Durante el período de la dictadura conocida como la Revolución Argentina, el penal albergaba a numerosos prisioneros políticos, incluyendo a destacados líderes de Montoneros, las Fuerzas Armadas Revolucionarias (FAR) y el Ejército Revolucionario del Pueblo (ERP). Bajo el gobierno del general Agustín Lanusse, estos reclusos planificaron una fuga para el 15 de agosto, con la intención de liberar a 116 internos.
Sin embargo, la operación resultó en la fuga exitosa de solo seis prisioneros. La falta de coordinación en el transporte de los fugitivos fue un factor crucial que impidió el éxito de la misión. Un error en la interpretación de las señales y decisiones tomadas en el momento crítico llevaron a que muchos de los que escaparon regresaran a la cárcel y otros 19 fueran capturados, resultando en la trágica masacre de Trelew.
Un Plan Detallado con Consecuencias Mortales
Los prisioneros idearon un plan audaz que incluía la toma del penal y el secuestro de un avión de pasajeros de Austral para huir hacia Chile y después a Cuba. La fuga comenzó con la complicidad de un guardiacárcel que proporcionó un uniforme militar y una pistola a los reclusos.
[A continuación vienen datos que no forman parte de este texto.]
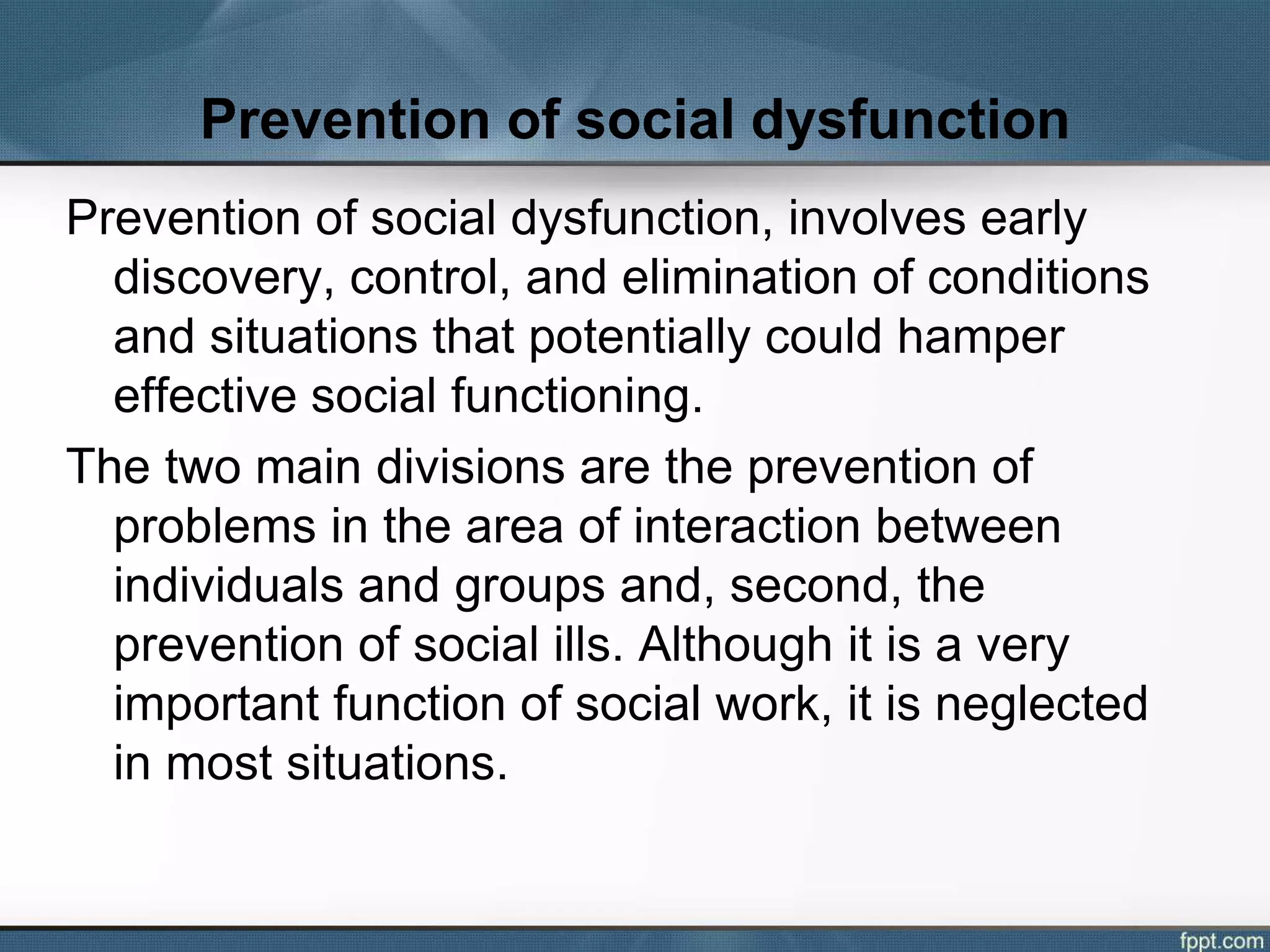 Prevention of social dysfunction

Prevention of social dysfunction, involves early discovery, control, and elimination of conditions and situations that potentially could hamper effective social functioning.

The two main divisions are the prevention of problems in the area of interaction between individuals and groups and, second, the prevention of social ills. Although it is a very important function of social work, it is neglected in most situations.

fppt.com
La señal de inicio fue un movimiento de pañuelo desde el exterior y la interpretación de una canción por parte de los prisioneros.
Una vez dentro, los guerrilleros lograron tomar el control de la prisión, reduciendo a los guardias y encerrándolos. Sin embargo, la situación se complicó cuando se escucharon disparos tras un enfrentamiento con un guardia, lo que generó confusión en el exterior.
Una Confusión Crítica: La Decisión de Retirarse
En un giro inesperado, la caravana de vehículos que debía rescatar a los prisioneros se retiró tras malinterpretar una señal. Lewinger, uno de los líderes de la operación, admitió haber cometido un error al interpretar la situación y, en lugar de continuar, ordenó retirarse. Esta decisión truncó la fuga de la mayoría, quienes se quedaron esperando un rescate que nunca llegó.
A medida que la confusión aumentaba, los guerrilleros restantes solicitaron taxis para llegar al aeropuerto, pero la mayoría no logró escapar. Los 19 que fueron capturados en Trelew fueron fusilados sin juicio en un acto que se conoce como la masacre de Trelew, un episodio oscuro en la historia argentina.
Testimonios y Reflexiones sobre el Fracaso
Los testimonios de aquellos que vivieron la experiencia reflejan diferentes opiniones sobre las decisiones tomadas por Lewinger y sus compañeros. Algunos afirmaron que había dudas sobre la posibilidad de éxito de la operación desde el principio, mientras que otros sostuvieron que la confusión en el momento crítico llevó a la tragedia.
El legado de esta fallida fuga sigue siendo un tema de debate, y Lewinger mismo expresó en diversas ocasiones su angustia por lo ocurrido, reconociendo el peso de la culpa que lo acompañó durante años.